冒頭に触れた通り、陰陽師ものの大半は、変わり者の陰陽師とその親友(大抵武官)のコンビが主役を務めている印象で、本作もその例外ではないのですが――そこに佐波が加わることで、物語に大きな個性が生まれていると感じます。
元船乗りの父と生き別れ、一人で唐の小物を商う佐波。父の知人である闇市の顔役に助けられ、何とか暮らす佐波は、ある秘密(読者にはすぐ明かされるのですが)を抱え、時にそれに悩んだりもするのですが――しかし逞しくも明るく暮らし、そして困っている人間を見過ごせないという、なかなか気持ちの良いキャラクターであります。
そしてそんな佐波を助ける(時に巻き込む)時行と知道の幼馴染みコンビもなかなか楽しい造形です。
腕は良いが引きこもりで人嫌いの美形(しかも左大臣の庶子)の時行。藤原北家の出ながら、佐波とも分け隔てなく接し、そして武芸の腕は抜群なのにえらく臆病な知道――それぞれ定番からちょっと外れた二人と、生まれも育ちも全く異なる佐波のやり取りだけでも十分な楽しさがあります。
(時行だけが佐波の「秘密」に気付いているところから生じるアレコレもまた楽しい)
しかしそれと同時に、陰陽師もの、妖怪退治ものとしての面白さもまた見逃せません。何しろ作中で描かれる怪異はこの国のものでないだけに(?)なかなかに個性的で、一筋縄ではいかないものばかりなのですから。
上で述べた人を襲う牛の化生はまだストレートなところで、近づいた者が何故か首を吊りたくなる樹や、いるだけで周囲にいなごが増えるもふもふ、そして羽を水に溶かして飲むと願いが叶うという「瑞鳥」――何となく正体の想像がつくものもありますが、ほとんどは初耳のものであったり、あるいは大きく捻りが効いていたりと、油断ができません。

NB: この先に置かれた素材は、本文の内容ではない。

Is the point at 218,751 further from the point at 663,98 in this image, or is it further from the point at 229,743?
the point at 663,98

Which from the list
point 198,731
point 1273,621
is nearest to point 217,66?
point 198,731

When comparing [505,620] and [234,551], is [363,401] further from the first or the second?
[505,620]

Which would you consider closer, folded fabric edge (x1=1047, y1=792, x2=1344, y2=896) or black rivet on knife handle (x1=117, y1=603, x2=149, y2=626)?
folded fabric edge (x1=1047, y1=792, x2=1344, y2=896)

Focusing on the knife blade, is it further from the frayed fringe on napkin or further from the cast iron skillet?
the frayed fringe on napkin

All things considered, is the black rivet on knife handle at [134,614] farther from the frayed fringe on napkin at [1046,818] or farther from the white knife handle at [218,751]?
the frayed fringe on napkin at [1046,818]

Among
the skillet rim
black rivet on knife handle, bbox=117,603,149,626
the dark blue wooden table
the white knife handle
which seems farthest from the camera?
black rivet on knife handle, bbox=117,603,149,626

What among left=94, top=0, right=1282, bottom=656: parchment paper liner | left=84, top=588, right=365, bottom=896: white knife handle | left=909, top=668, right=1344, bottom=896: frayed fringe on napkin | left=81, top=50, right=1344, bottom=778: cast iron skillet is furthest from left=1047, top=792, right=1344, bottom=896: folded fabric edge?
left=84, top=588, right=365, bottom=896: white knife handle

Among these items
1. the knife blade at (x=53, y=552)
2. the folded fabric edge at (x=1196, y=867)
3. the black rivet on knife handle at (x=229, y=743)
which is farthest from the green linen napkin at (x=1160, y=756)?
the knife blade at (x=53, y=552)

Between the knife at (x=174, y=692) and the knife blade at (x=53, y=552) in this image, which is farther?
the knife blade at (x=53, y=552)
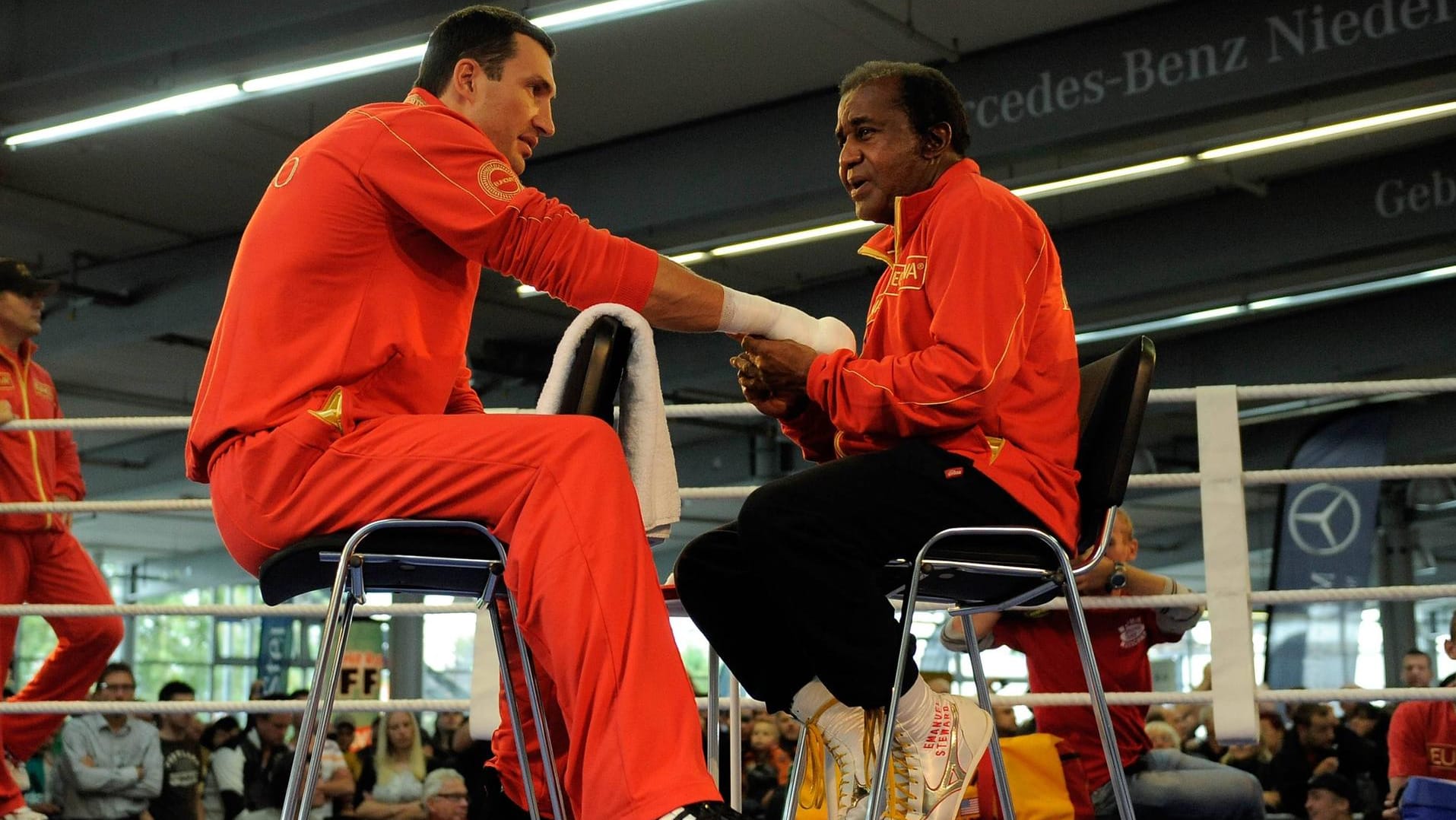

山海経という題材自体は決して珍しいものではありませんが、それをこう料理できるのか、と感心した次第です。
ただ一つ残念というか勿体ないのは、どうやら出生に何か秘密があるらしい佐波の謎が、本作の時点では明かされずに終わっている点であります。まだまだ全てのあやかしの回収には先が長いこともあり、ぜひ続編を読みたいものではあります。